Work instruction: Retype, word for word, the part of the piece on NHS funding that opens with the words containing "Now, one year" and closes with "chaos they’ve created.".

Text segment:
━━━━

We celebrated the 70th birthday of our NHS a year ago
We celebrated the 70th birthday of our NHS a year ago. At the time, health campaigners like me also pointed out the NHS was more debt-ridden, under-staffed and crisis-managed than at any time in its history.
To deflect criticism the PM, Theresa May, announced £billions more for the service. The media were immediately taken in and failed to read the small print. The extra money wasn’t going to arrive straight away. In fact it wasn’t even enough to pay off the debts. And she didn’t actually know where the money was going to come from!
Now, one year on, the debts remain – Cornwall about £100 million in debt – under-staffing persists – record nurse shortages across the whole service – and our main hospital remains perpetually on the edge of crisis – again last week declaring a “critical incident”, unable to cope with the volume of emergencies, ambulances queuing, patients treated in corridors.
I ask heroic staff and managers when the promised extra £billions will arrive? A year on, they’ve been told nothing. But still Ministers trot out to re-announce the largess.
Meanwhile the Conservatives are being consumed by a Brexit monster of their own making. Parliament is paralysed. Government Ministers want to sound decisive. But none have a clue how to get out of the chaos they’ve created.
So vitally important services like our NHS have been left to work it out on their own with the same threadbare resources and promises of jam tomorrow.
For me the answer’s simple. Get politics out of the NHS. Stop the Conservatives opening up the easy bits to be cherry-picked by profit-making private companies. And, if necessary, increase taxation, especially on the basis of ability to pay, to give the NHS the funding it needs. Last year we called for 20% more by 2020. That is still the amount needed but the Government is giving it crumbs.

━━━━

Entries supplied:

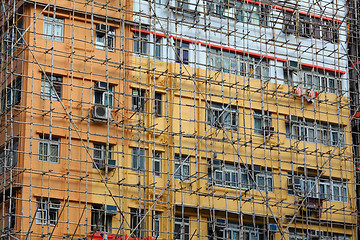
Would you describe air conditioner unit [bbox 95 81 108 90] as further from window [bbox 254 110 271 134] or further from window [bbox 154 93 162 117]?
window [bbox 254 110 271 134]

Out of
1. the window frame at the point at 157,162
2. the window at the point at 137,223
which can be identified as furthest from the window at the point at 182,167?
the window at the point at 137,223

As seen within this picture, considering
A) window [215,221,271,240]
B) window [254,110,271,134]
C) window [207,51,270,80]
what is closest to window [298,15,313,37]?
window [207,51,270,80]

━━━━

Reply to the task:
Now, one year on, the debts remain – Cornwall about £100 million in debt – under-staffing persists – record nurse shortages across the whole service – and our main hospital remains perpetually on the edge of crisis – again last week declaring a “critical incident”, unable to cope with the volume of emergencies, ambulances queuing, patients treated in corridors.
I ask heroic staff and managers when the promised extra £billions will arrive? A year on, they’ve been told nothing. But still Ministers trot out to re-announce the largess.
Meanwhile the Conservatives are being consumed by a Brexit monster of their own making. Parliament is paralysed. Government Ministers want to sound decisive. But none have a clue how to get out of the chaos they’ve created.